- **SET PROBLEM**: Return, word for word, the passage of the SL1 appliance guide between "2. The Configuration" and "Registration Key file.", inclusive.

- **TEXT**:

Licensing the Secondary High Availability and Disaster Appliances

Perform the following steps to license the Secondary appliance:

  1. You can log in to the Web Configuration Utility using any web browser supported by SL1. The address of the Web Configuration Utility is in the following format:

https://<ip-address-of-appliance>:7700

Enter the address of the Web Configuration Utility in to the address bar of your browser, replacing "ip-address-of-appliance" with the IP address of the Secondary appliance.

  1. You will be prompted to enter your username and password. Log in as the "em7admin" user with the password you configured using the Setup Wizard.
  2. The Configuration Utilities page appears. Click the Licensing button. The Licensing Step 1 page appears:

The Licensing page step 1

  1. Click the Generate a Registration Key button.
  2. When prompted, save the Registration Key file to your local disk.
  3. Log in to the ScienceLogic Support Site at https://support.sciencelogic.com/s/. Click the License Request tab and follow the instructions for requesting a license key. ScienceLogic will provide you with a License Key file that corresponds to the Registration Key file.
  4. Return to the Web Configuration Utility:

The Licensing page step 2

  1. On the Licensing Step 2 page, click the Upload button to upload the license file. After navigating to and selecting the license file, click the Submit button to finalize the license. The Success message appears:

The Licensing page step 2 with success

Upon login, SL1 will display a warning message if your license is 30 days or less from expiration, or if it has already expired. If you see this message, take action to update your license immediately.

  1. Repeat steps 1 - 8 for the Disaster Recovery appliance.

Configuring Data Collection Servers and Message Collection Servers

If you are using a distributed system, you must configure the Data Collectors and Message Collectors to use the new multi-Database Server configuration.

To configure a Data Collector or Message Collector to use the new configuration:

  1. You can log in to the Web Configuration Utility using any web browser supported by SL1. The address of the Web Configuration Utility is in the following format:

https://<ip-address-of-appliance>:7700

Enter the address of the Web Configuration Utility in the address bar of your browser, replacing "ip-address-of-appliance" with the IP address of the Data Collector or Message Collector.

  1. You will be prompted to enter your user name and password. Log in as the em7admin user with the password you configured using the Setup Wizard.
  2. On the Configuration Utilities page, click the Device Settings button. The Settings page appears:

The Settings page

  1. On the Settings page, enter the following:
    • Database IP Address. Enter the IP addresses of all the Database Servers, separated by commas.
  2. Click the Save button. You may now log out of the Web Configuration Utility for that collector.
  3. Perform steps 1-5 for each Data Collector and Message Collector in your system.

Starting with SL1 version 11.3.0, SL1 will raise a "Collector Outage" event if a Data Collector or Message Collector could not be reached from either a primary or secondary Database Server.

Failover

Failover is the process by which database services are transferred from the active database to the passive database. You can manually perform failover for testing purposes.

- **LISTED ENTRIES**:
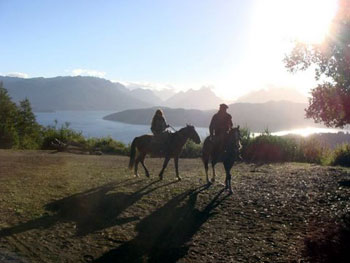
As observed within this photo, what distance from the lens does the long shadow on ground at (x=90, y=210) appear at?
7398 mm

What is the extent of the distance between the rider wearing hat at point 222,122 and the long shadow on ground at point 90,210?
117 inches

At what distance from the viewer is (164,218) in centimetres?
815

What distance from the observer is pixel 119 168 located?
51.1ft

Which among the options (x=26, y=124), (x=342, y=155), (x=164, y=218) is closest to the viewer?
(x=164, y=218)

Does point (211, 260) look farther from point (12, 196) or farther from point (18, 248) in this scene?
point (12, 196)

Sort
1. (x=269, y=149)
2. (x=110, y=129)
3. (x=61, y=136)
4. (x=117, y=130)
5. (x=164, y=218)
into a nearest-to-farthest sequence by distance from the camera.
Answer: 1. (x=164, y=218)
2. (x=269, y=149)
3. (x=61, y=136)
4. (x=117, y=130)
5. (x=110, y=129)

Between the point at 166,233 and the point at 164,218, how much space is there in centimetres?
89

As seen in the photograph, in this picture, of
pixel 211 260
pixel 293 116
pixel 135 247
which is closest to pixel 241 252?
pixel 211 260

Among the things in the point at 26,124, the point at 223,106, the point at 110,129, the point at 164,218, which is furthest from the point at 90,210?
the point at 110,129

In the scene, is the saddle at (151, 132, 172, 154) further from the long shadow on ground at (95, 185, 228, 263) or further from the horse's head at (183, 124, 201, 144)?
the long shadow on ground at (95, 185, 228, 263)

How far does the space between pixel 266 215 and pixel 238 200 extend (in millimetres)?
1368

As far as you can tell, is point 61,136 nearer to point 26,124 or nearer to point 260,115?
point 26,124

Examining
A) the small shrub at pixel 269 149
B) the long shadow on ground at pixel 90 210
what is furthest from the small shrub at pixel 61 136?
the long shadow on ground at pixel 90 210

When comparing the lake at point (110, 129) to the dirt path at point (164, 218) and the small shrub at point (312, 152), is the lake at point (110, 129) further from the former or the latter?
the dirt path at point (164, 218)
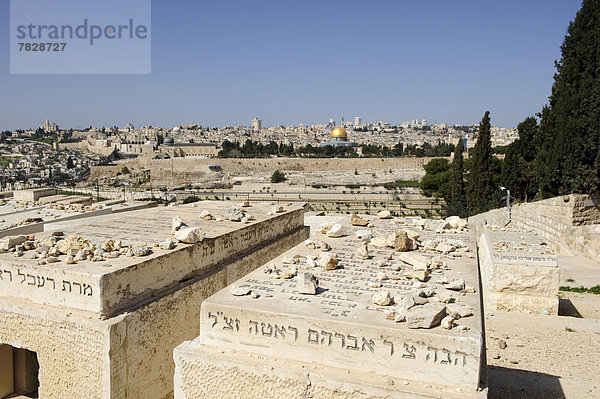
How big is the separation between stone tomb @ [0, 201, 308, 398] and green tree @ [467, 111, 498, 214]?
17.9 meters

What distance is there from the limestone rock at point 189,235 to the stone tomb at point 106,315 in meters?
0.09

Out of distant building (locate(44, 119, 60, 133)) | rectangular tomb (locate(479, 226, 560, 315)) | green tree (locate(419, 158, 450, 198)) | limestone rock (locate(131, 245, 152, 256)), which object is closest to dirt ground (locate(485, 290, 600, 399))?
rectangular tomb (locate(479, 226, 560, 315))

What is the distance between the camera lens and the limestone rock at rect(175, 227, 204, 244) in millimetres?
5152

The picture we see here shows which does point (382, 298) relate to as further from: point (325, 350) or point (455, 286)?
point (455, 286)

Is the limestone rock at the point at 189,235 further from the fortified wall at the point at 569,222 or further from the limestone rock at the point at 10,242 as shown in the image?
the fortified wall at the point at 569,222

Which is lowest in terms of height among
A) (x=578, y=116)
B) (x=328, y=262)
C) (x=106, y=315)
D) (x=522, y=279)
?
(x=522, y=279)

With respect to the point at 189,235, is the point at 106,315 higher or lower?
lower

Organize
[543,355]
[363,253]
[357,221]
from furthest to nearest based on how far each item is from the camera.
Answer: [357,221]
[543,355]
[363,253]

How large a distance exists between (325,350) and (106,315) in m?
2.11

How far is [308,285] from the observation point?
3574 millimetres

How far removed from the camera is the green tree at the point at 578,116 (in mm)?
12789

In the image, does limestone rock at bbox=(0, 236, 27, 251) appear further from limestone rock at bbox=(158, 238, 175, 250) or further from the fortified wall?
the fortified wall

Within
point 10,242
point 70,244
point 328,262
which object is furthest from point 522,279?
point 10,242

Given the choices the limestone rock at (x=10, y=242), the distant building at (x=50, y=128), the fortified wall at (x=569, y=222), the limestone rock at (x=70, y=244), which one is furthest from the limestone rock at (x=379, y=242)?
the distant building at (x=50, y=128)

- **FULL SOLUTION**:
2. The Configuration Utilities page appears. Click the Licensing button. The Licensing Step 1 page appears:

The Licensing page step 1

  1. Click the Generate a Registration Key button.
  2. When prompted, save the Registration Key file to your local disk.
  3. Log in to the ScienceLogic Support Site at https://support.sciencelogic.com/s/. Click the License Request tab and follow the instructions for requesting a license key. ScienceLogic will provide you with a License Key file that corresponds to the Registration Key file.